I am trying to apply filter transformation on the below JSON to obtain reviewerID, asin and overall

“reviewerID”: “A3AF8FFZAZYNE5”,
“asin”: “0000000078”,
“helpful”: [1, 1],
“reviewText”: “Conversations with God Book 1 is the single most extraordinary book I have ever read!!!It totally changed my life.”,
“overall”: 5.0,
“summary”: “Impactful!”,
“unixReviewTime”: 1092182400,
“reviewTime”: “08 11, 2004”
when I apply a filter transformation on it, I am getting an empty RDD. I am able to work using DataFrames but I want to use RDD for it. Any help would be appreciated.

@Avinash Can you write the code which you have used?


I have used the below code. I am not sure what delimiter to use here.

val raw_reviews = reviews.filter( x => (x.startsWith(“reviewerID:”) || x.startsWith(“asin:”) || x.startsWith(“overall:”)))

@Avinash Just a small doubt. In what way you have created the RDD?

reading from hdfs like sc.textFile(‘path to reviews file’)
creating direct RDD by this way [reviews object]

I have used sc.textFile(“example.json”)

@Avinash try this below one

val r = sc.textFile("/user/cloudera/example.json")

example.json file data
val f = r.filter(line => line.contains(“rahul”))

I have more than 1,000,000 records, also when I use the line.contains(“rahul”), we will still be getting the whole JSON object, where rahul is matched not the filtered ones. Right?

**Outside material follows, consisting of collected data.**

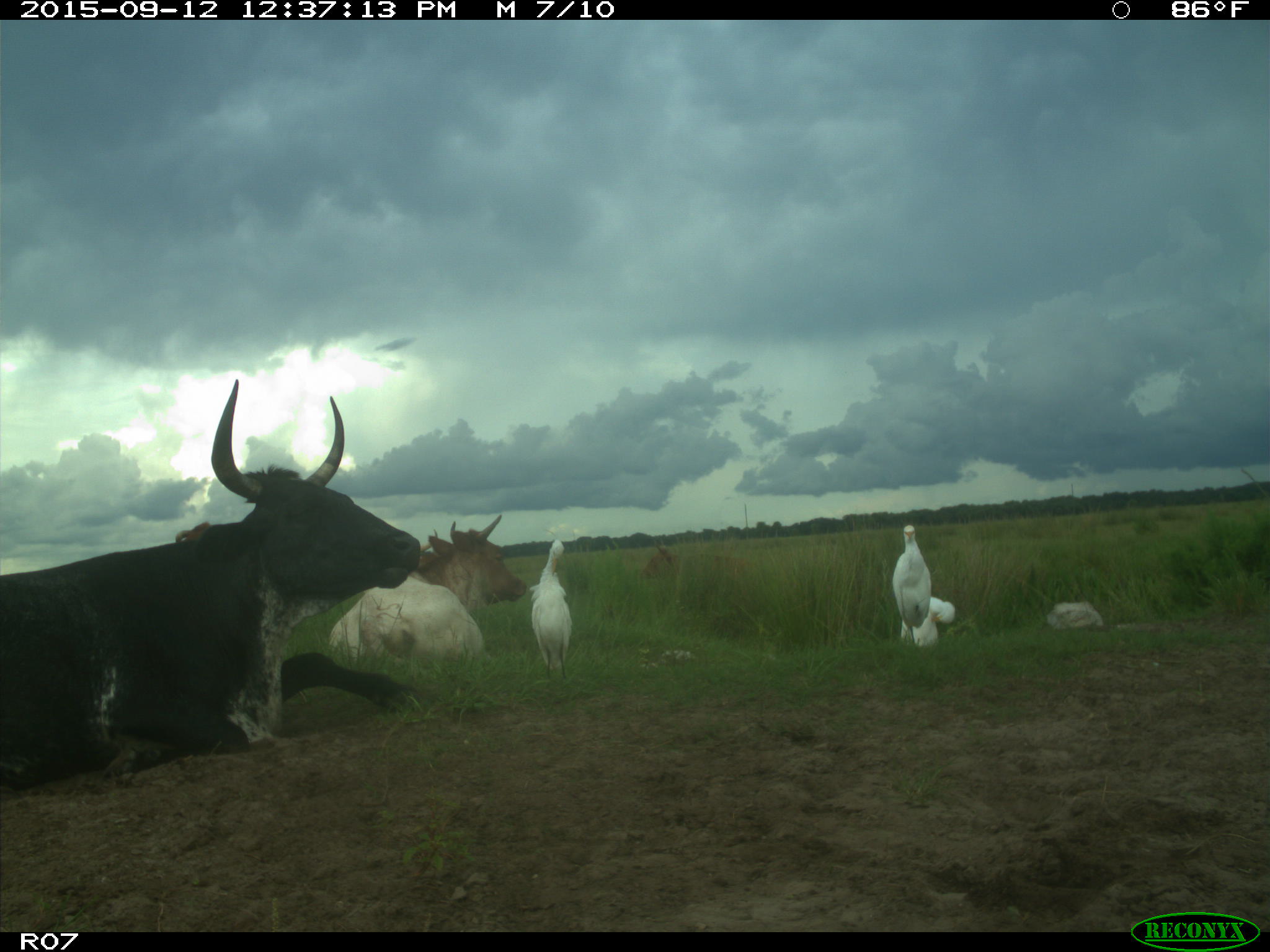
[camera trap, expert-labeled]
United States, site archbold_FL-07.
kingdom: Animalia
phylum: Chordata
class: Mammalia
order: Artiodactyla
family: Bovidae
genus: Bos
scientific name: Bos taurus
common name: domestic cow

I think when u do line.filter() you will be getting the filter object, Not the entire Json. Have you tried this in your code.

The line.filter() is just a sample one i have shown you.
If you have many records you also write a function in scala where you can pass rdd object to that function and then you will be passing your objects to filter.You can return back the values which have passed scala filter function.
Here is the example of passing functions
Goto above link and search in that page : Passing Functions to Spark.

This is one way of doing.

@Avinash, Check your JSON format, does it have a line which exactly starts with “reviewerID” or any space before it. If so please use .contains instead of “startsWith” . And again it will return the line which has the “reviwerID”. Because when use sc.textFile() API you have the flexibility to access line by line however you want.